Sadler’s Wells, London
May 14, 2019
Maggie Foyer
Benoit Swan Pouffer’s debut season as Artistic Director attracted an audience eager to see where he would be leading the company. Two established heavy weights with the excitement of a newcomer sandwiched between, was a safe bet but didn’t say much about the future direction. However, it promised a good evening of dance that despite the commitment and talent of a company on top form, didn’t fully deliver.
PreSentient (2002) is vintage Wayne McGregor, matching Steve Reich’s music in brilliance of phrasing and structure. The movement is fluid with quick fire salvos of extreme action. The dancers revelled in the technical challenges, especially in the innovation of his duets that ignored any suggestion of rules to accommodate a heady mix of partners. Designed with quality simplicity, when performed at this standard, it is always a joy to watch.
Marion Motin comes from a background of fashion and music. Her Rouge was a mixed bag of bits and pieces from those other worlds, but offered little in the way of interesting choreography. There was playful glee as dancers gambolled on a fog-bound stage, falling and recovering, discarding the maverick items of clothing that had marked out their individuality.
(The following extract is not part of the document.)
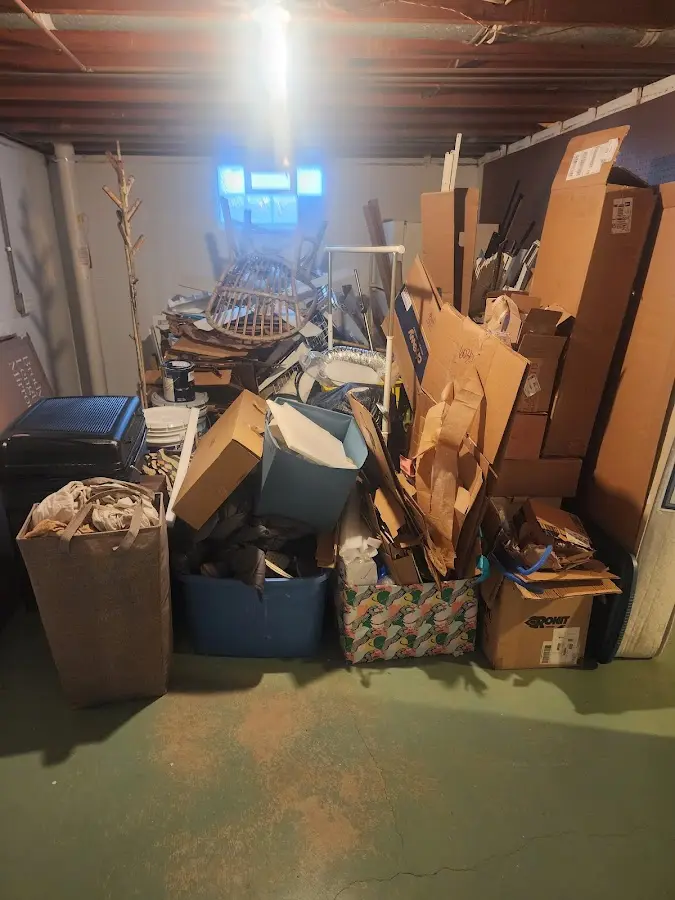 Roll-off dumpster container at job site for Yard Waste Dumpster Rental in Rumford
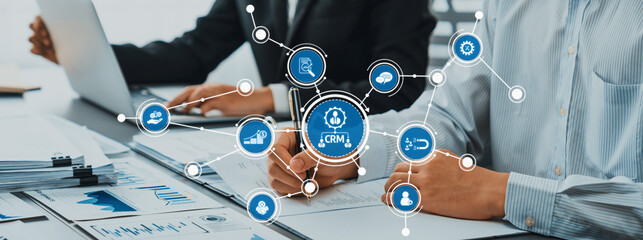 Poster - Business professionals collaborate in a modern office, using digital CRM solutions to analyze data and enhance client management for improved productivity and strategic growth. Amity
Settling down to more practical dancewear the dancers settle for en masse clubbing, to rather drab music, occasionally livened up with flailing arms. The attention-seeking lighting, by Judith Leray, provided a constant flow of ideas, colour changes and action. Neon strips traversed the stage and running lights ignited at intervals while the strobe lighting went on for an achingly long time. Finding ‘our real selves’ as the programme notes suggested, proved a rather tedious self-serving exercise. Rouge looked too much like a rerun and haven’t we been there before?
It is impressive that Rambert can still afford live musicians. For Hofesh Shechter’s In your rooms, the musicians were installed in a raised onstage box where they were revealed or concealed in the shifting light, adding greatly to the atmosphere. This was his breakthrough work, dating from 2007, and it has all the elements we have come to expect in a Shechter work. The movement is tightly bound, high voltage, with pulsing shifts that works so effectively in tight groups.
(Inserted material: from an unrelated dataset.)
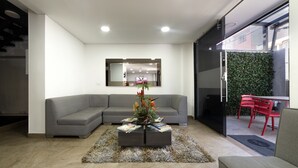 A modern living room with a grey sectional sofa, a coffee table with magazines, a flat-screen TV mounted on the wall, and a red chair by the sliding glass door. - Bog Urban Hotel (Bogotá)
The work is personal, Shechter’s voice, dropped in like sound bubbles in a comic strip, makes sure you get the message. The bumper-sticker phrase on the message board feels horribly patronising and could go, however. The lighting draws the eye like a director’s lens, building tension in conjunction with blasts of sound. It’s a winning combination but one that would benefit from judicious editing.
Pouffer comes with a fine reputation in searching out new talent. With so many exciting choreographers around, I hope he can make the match and forge a distinctive identity for Rambert.